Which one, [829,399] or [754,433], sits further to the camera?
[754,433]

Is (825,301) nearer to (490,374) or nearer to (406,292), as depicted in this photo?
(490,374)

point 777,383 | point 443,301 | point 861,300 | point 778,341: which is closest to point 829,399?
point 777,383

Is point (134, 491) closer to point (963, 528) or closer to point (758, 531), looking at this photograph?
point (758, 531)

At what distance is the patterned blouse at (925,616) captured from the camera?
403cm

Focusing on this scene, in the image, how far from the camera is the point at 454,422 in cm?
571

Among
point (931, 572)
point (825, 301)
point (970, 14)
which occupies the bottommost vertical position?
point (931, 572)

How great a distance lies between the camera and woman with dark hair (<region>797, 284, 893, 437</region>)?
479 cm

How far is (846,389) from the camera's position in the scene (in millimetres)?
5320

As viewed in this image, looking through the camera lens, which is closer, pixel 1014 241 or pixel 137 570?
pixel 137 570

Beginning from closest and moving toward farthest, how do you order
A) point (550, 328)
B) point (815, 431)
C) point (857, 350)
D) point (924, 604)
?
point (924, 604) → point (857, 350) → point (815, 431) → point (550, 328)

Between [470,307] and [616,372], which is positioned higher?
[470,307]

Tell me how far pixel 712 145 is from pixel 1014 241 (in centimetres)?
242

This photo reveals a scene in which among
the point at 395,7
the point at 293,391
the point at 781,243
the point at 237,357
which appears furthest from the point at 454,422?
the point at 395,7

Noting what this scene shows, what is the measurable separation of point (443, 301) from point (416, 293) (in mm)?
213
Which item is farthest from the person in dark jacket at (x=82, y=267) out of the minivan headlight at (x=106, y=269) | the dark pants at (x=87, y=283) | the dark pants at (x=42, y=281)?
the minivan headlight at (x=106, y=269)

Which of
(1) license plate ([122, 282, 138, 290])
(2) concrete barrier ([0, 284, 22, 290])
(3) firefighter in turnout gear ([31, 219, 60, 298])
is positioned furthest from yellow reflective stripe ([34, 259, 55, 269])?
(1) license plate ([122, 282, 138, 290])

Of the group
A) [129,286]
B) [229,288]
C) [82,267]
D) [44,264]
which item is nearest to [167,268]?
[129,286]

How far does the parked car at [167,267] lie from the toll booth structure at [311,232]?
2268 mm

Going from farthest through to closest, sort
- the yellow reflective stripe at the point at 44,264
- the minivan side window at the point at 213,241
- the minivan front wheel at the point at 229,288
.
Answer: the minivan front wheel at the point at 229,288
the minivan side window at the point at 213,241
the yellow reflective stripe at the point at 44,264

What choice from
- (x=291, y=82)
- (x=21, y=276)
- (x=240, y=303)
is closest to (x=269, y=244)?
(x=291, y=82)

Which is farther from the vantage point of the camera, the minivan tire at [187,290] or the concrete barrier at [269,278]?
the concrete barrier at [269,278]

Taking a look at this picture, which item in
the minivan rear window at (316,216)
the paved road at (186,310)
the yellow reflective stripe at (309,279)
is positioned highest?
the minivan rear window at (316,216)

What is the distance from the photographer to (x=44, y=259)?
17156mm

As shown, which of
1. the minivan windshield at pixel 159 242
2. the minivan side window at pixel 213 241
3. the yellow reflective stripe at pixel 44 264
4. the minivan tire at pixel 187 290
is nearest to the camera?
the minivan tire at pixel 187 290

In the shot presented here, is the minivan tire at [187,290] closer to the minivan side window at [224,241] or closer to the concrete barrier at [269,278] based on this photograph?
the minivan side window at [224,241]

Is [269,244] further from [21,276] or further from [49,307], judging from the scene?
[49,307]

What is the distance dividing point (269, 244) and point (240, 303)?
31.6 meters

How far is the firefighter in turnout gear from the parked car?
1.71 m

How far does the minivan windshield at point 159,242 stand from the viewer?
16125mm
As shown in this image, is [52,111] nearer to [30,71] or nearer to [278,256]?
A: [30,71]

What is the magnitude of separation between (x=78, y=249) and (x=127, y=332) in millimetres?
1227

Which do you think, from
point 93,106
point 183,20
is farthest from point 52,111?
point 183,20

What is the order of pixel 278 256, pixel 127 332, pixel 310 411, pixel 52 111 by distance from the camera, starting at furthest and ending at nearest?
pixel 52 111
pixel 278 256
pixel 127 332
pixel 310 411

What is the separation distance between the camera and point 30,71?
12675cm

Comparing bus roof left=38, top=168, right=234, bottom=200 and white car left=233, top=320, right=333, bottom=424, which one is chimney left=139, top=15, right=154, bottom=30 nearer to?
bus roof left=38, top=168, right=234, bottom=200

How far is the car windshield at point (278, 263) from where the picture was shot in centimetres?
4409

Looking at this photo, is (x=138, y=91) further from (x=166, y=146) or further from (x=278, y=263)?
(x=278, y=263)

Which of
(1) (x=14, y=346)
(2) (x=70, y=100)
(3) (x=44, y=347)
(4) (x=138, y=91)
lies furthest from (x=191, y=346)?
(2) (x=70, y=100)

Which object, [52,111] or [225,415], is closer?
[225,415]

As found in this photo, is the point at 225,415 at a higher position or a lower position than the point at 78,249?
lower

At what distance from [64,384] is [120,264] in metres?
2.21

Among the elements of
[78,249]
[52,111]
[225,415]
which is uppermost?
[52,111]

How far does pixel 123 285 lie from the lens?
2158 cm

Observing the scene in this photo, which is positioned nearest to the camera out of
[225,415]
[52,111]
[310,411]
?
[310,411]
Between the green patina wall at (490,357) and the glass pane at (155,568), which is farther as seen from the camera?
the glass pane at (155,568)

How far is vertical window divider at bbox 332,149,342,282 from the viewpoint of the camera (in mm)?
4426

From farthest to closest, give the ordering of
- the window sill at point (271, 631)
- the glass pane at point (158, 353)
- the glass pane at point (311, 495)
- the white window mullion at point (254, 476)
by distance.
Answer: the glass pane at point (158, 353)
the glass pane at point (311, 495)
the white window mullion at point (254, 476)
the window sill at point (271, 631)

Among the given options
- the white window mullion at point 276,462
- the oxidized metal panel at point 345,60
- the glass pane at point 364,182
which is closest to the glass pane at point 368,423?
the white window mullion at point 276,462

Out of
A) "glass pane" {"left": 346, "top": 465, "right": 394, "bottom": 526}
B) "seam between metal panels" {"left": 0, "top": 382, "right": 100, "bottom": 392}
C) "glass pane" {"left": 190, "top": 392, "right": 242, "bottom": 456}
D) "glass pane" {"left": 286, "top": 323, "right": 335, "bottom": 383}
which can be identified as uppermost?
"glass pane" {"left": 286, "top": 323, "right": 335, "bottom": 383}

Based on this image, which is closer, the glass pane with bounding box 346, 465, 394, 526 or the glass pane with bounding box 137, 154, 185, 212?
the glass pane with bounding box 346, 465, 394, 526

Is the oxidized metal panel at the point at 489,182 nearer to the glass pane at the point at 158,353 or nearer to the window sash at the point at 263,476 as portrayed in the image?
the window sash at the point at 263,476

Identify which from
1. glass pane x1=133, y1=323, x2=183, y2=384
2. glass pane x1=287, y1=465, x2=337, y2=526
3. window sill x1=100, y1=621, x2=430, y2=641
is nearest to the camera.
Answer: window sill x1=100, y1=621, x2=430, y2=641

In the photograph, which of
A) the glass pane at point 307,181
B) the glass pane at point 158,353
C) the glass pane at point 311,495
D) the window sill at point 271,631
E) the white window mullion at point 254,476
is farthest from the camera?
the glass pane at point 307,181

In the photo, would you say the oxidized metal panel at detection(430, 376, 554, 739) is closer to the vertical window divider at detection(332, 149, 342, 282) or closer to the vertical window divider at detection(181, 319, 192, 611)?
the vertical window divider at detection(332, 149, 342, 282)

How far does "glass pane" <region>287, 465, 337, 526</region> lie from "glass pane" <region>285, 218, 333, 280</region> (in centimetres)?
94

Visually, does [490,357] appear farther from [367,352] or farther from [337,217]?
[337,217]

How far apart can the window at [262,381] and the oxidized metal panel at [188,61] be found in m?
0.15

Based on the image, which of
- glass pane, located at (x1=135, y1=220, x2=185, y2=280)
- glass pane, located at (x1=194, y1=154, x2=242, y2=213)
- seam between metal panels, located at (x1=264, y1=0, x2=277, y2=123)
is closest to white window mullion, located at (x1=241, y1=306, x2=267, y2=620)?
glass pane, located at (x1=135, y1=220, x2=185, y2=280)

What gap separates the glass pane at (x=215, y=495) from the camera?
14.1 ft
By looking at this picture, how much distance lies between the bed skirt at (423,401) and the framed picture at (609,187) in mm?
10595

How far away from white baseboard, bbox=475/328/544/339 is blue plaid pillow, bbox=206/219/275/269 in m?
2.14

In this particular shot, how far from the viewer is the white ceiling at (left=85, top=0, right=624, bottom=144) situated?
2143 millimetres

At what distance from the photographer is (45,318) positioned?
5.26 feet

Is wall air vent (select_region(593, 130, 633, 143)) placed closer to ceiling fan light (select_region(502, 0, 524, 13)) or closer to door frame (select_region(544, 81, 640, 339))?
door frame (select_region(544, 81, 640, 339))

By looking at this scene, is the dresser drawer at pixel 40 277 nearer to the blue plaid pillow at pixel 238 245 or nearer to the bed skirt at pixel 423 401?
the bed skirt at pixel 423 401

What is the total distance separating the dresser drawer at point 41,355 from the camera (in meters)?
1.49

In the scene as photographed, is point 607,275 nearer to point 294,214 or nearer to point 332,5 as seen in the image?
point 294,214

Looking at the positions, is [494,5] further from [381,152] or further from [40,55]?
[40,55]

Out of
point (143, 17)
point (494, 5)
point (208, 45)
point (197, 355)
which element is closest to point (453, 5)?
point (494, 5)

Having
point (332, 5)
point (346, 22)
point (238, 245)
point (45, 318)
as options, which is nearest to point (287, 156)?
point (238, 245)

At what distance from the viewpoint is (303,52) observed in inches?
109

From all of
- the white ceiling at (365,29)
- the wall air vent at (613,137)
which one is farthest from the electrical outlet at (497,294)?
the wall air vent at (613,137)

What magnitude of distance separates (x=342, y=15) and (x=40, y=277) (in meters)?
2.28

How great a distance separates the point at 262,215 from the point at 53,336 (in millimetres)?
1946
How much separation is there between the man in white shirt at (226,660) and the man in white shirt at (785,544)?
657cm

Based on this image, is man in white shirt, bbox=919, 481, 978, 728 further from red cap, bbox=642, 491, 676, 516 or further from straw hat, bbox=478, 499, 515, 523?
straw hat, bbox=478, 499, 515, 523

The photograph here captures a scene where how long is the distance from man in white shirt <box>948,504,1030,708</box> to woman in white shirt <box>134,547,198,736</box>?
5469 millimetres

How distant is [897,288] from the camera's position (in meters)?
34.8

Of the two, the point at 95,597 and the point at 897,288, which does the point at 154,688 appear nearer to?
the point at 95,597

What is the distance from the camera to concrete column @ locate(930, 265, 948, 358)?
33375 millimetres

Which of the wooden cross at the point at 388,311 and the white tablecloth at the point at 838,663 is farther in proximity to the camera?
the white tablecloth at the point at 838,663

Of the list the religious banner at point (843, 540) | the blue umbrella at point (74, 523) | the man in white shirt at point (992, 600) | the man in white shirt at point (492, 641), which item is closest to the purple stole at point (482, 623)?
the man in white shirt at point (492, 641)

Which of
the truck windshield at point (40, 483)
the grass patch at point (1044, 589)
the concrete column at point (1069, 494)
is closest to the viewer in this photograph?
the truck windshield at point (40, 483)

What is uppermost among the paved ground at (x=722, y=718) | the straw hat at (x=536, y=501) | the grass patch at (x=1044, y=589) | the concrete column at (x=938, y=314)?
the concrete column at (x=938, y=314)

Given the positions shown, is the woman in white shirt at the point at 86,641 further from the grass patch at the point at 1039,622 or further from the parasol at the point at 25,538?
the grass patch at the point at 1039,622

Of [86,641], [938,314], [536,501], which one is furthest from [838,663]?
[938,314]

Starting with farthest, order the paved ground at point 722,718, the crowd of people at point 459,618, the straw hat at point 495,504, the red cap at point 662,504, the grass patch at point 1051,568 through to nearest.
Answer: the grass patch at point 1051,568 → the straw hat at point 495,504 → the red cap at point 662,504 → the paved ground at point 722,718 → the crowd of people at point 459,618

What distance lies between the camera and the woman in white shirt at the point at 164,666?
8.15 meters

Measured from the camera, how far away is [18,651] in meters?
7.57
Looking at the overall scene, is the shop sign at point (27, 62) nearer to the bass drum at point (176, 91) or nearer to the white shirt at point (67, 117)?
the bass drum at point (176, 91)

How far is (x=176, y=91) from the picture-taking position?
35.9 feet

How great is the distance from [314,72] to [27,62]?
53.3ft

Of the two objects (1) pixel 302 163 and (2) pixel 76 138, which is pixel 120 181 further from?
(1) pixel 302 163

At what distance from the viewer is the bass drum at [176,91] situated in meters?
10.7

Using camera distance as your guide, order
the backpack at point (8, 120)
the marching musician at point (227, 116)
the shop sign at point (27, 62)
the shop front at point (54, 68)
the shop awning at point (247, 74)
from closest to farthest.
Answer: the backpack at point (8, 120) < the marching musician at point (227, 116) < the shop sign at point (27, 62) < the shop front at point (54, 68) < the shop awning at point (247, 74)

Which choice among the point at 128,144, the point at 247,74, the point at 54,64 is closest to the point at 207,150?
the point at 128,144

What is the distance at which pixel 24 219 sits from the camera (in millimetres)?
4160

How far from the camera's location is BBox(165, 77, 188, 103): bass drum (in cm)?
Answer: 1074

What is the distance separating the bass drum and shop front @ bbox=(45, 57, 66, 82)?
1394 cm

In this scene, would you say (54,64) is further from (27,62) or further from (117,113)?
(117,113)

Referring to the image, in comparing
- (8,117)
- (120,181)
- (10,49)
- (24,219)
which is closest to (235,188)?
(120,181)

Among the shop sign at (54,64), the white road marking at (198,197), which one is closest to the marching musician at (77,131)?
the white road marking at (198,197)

+===+

### [What is needed]
Copy exactly the line containing "How far is (x=176, y=91)" and every line after it, ending with the last line of the records above.

### [Solved exercise]
How far is (x=176, y=91) from the picture-taking position?
35.9 feet

How great is the distance from [314,72] to [27,62]?
53.3ft

Of the two objects (1) pixel 302 163 and (2) pixel 76 138, which is pixel 120 181 further from?
(1) pixel 302 163

At what distance from the viewer is the bass drum at [176,91] situated in meters?
10.7

Using camera distance as your guide, order
the backpack at point (8, 120)
the marching musician at point (227, 116)
the shop sign at point (27, 62)
the shop front at point (54, 68)
the shop awning at point (247, 74)
from closest to farthest.
Answer: the backpack at point (8, 120) < the marching musician at point (227, 116) < the shop sign at point (27, 62) < the shop front at point (54, 68) < the shop awning at point (247, 74)

Which choice among the point at 128,144, the point at 247,74, the point at 54,64 is closest to the point at 207,150?
the point at 128,144

What is the distance at which pixel 24 219 sits from the camera (in millimetres)?
4160

How far from the camera's location is BBox(165, 77, 188, 103): bass drum (in cm)?
Answer: 1074

What is the distance separating the bass drum and shop front @ bbox=(45, 57, 66, 82)?
1394 cm

In this scene, would you say (54,64) is further from (27,62) or further from (117,113)?
(117,113)

Referring to the image, in comparing
- (8,117)
- (120,181)
- (10,49)
- (24,219)
which is closest to (235,188)?
(120,181)

Among the shop sign at (54,64), the white road marking at (198,197), which one is closest to the marching musician at (77,131)?
the white road marking at (198,197)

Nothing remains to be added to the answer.